Comme il prenait le sentier conduisant à son cabinet, le médecin avisa un petit carré de carton, gisant sur le sable, au milieu d’effilochures et de brindilles de fil.

— Un billet de chemin de fer ! Perdu par un client, peut-être ?

Mme Davier rit à gorge déployée.

— Du tout ! La femme de chambre s’était installée à cet endroit pour rafistoler le pardessus d’été de M. Stany — car, en bonne sœur, je prends soin de sa garde-robe. Une poche était percée, et dans la doublure se promenaient un porte-crayon, des timbres, une cigarette, et un billet de retour que le susdit jeune homme dut frénétiquement chercher en repartant de Versailles pour Paris. Ah ! Ah ! Que cela ressemble bien à du Stany !…

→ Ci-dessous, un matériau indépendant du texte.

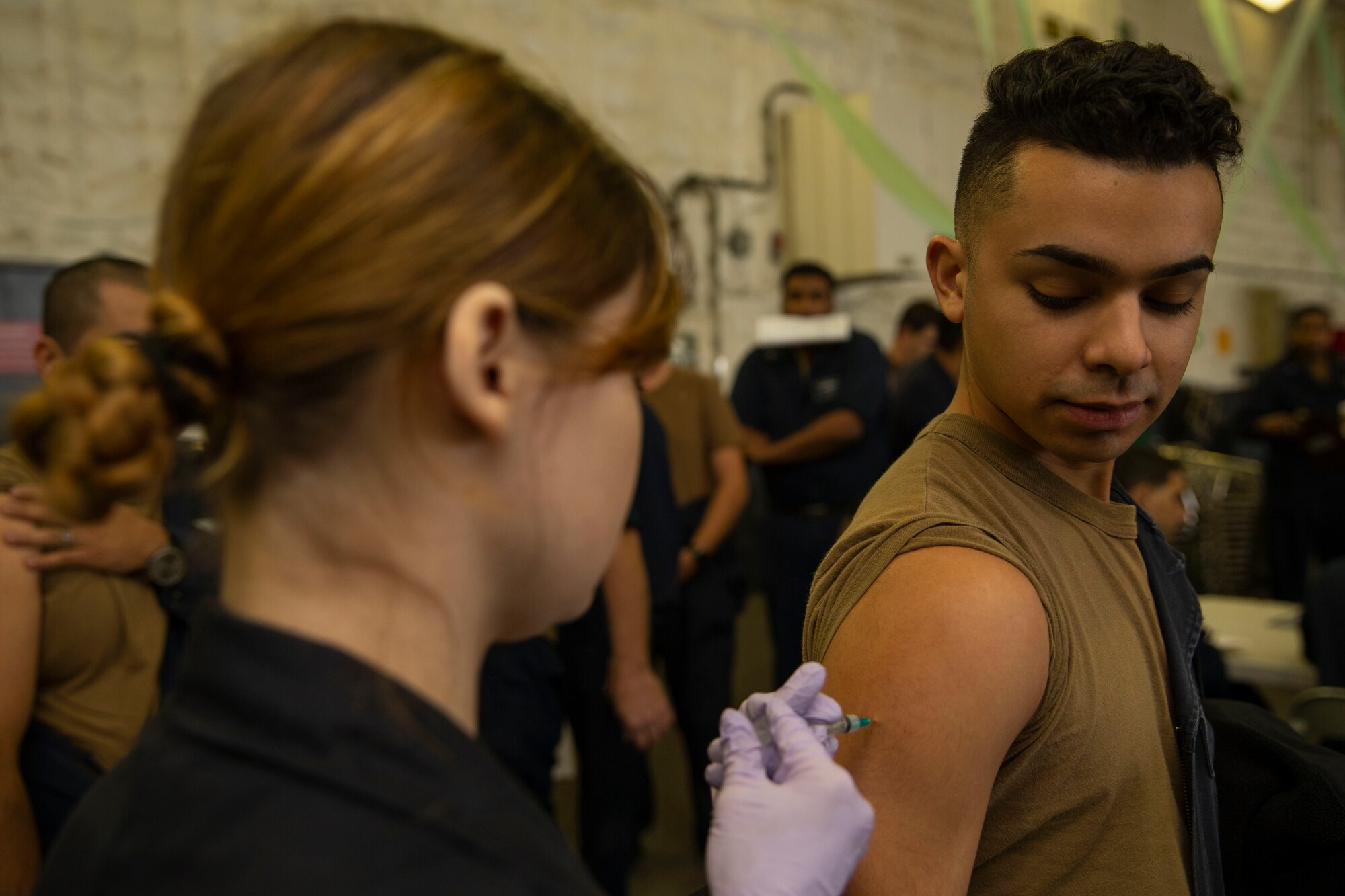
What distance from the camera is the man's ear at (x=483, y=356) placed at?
1.69 ft

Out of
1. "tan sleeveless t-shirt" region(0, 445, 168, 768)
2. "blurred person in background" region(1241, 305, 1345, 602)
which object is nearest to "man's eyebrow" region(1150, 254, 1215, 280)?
"tan sleeveless t-shirt" region(0, 445, 168, 768)

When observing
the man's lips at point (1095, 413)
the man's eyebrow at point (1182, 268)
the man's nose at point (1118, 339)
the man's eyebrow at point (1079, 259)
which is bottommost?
the man's lips at point (1095, 413)

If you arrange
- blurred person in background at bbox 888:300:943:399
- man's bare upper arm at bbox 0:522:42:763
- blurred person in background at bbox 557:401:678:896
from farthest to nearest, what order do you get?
1. blurred person in background at bbox 888:300:943:399
2. blurred person in background at bbox 557:401:678:896
3. man's bare upper arm at bbox 0:522:42:763

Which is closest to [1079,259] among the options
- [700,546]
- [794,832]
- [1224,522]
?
[794,832]

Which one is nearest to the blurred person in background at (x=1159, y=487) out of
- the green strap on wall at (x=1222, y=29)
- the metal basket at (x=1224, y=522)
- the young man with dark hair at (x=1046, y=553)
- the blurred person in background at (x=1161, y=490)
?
the blurred person in background at (x=1161, y=490)

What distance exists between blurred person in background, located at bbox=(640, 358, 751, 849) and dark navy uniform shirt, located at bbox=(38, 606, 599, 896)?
1.98m

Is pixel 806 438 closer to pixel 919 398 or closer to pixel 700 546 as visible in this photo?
pixel 919 398

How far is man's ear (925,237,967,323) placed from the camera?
35.8 inches

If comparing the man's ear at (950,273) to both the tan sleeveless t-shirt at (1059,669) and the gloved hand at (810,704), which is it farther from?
the gloved hand at (810,704)

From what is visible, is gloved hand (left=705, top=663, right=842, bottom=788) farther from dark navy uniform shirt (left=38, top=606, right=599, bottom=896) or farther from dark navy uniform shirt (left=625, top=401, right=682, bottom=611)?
dark navy uniform shirt (left=625, top=401, right=682, bottom=611)

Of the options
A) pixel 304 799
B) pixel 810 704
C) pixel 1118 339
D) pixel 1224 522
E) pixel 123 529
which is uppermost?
pixel 1118 339

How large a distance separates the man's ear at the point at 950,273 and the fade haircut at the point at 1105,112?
0.10ft

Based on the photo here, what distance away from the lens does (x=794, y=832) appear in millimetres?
640

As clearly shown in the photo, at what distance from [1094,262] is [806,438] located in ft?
7.58
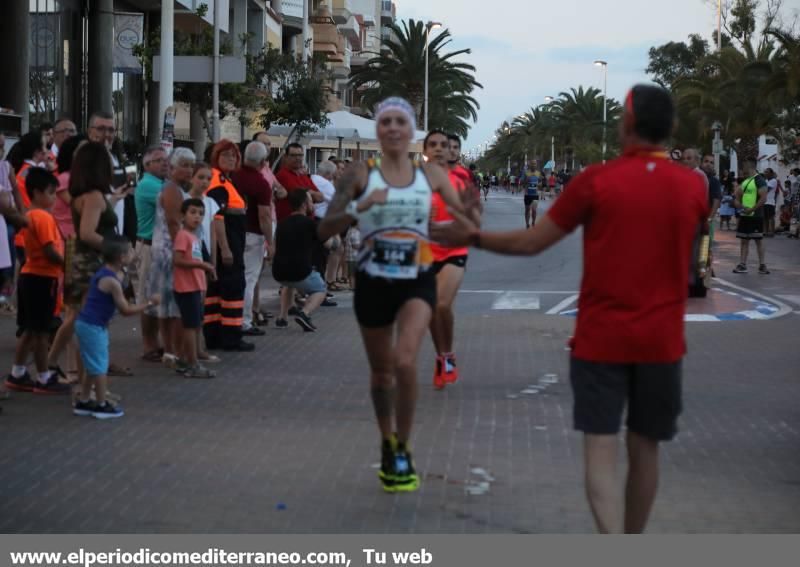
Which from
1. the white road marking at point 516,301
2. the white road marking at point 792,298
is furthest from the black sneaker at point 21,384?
the white road marking at point 792,298

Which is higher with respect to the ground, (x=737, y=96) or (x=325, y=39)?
(x=325, y=39)

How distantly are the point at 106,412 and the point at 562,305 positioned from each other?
31.9 feet

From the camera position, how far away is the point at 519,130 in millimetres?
160250

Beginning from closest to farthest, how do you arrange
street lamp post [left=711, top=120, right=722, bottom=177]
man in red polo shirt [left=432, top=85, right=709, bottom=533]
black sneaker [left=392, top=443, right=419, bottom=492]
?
man in red polo shirt [left=432, top=85, right=709, bottom=533]
black sneaker [left=392, top=443, right=419, bottom=492]
street lamp post [left=711, top=120, right=722, bottom=177]

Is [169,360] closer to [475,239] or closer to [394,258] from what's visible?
[394,258]

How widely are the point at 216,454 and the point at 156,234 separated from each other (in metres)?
3.98

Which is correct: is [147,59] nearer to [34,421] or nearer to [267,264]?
[267,264]

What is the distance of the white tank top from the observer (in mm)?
6914

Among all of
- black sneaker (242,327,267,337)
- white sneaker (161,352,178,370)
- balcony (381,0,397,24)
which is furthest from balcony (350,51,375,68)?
white sneaker (161,352,178,370)

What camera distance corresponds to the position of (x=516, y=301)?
18734 millimetres

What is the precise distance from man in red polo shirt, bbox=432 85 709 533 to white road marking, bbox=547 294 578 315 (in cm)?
1169

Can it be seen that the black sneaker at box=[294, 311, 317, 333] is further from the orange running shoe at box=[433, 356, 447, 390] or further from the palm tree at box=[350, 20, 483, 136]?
the palm tree at box=[350, 20, 483, 136]

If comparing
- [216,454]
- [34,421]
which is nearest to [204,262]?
[34,421]

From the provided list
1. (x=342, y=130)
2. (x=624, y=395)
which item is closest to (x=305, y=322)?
(x=624, y=395)
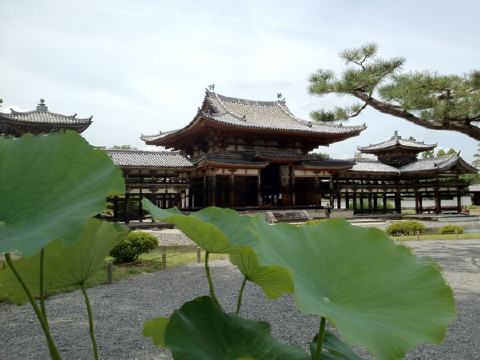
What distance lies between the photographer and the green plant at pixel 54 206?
2.67 ft

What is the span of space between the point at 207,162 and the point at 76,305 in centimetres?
1341

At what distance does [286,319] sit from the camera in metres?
5.12

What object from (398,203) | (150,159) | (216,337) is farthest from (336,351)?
(398,203)

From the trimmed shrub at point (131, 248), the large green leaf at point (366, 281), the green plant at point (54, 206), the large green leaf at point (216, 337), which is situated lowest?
the trimmed shrub at point (131, 248)

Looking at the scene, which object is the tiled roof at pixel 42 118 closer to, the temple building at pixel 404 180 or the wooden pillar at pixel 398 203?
the temple building at pixel 404 180

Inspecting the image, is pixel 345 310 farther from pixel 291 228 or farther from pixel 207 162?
pixel 207 162

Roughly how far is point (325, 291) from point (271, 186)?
21800 mm

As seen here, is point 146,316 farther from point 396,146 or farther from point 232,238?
point 396,146

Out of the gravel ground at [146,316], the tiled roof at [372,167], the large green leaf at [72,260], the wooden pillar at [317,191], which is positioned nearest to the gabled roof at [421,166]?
the tiled roof at [372,167]

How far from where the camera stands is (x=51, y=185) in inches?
37.3

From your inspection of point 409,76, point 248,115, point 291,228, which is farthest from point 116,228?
point 248,115

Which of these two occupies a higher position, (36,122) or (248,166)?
(36,122)

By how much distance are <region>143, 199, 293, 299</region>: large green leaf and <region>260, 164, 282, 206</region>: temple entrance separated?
21.1 m

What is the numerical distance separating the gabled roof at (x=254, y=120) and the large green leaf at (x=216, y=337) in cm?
1851
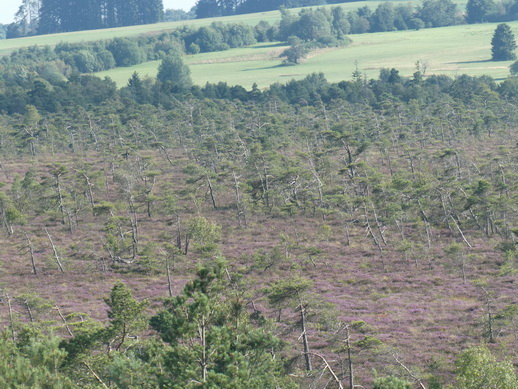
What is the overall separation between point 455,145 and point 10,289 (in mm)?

Le docteur examinait le ticket. La date restait nettement marquée : le 12 juin 1912.

Il voulut rejeter sur le sol le minuscule carton. Quelque chose de plus fort que sa volonté fit resserrer ses doigts frémissants.

Davier entra dans son cabinet, s’assit à son bureau, considéra encore la petite chose banale avec une stupeur horrifiée.

— Non ! il ne s’est pas présenté ici, ce jour-là, non !… D’ailleurs, Fulvie et moi, dînions au dehors !… C’est fou !

Sa pensée recula comme une bête qui se cabre.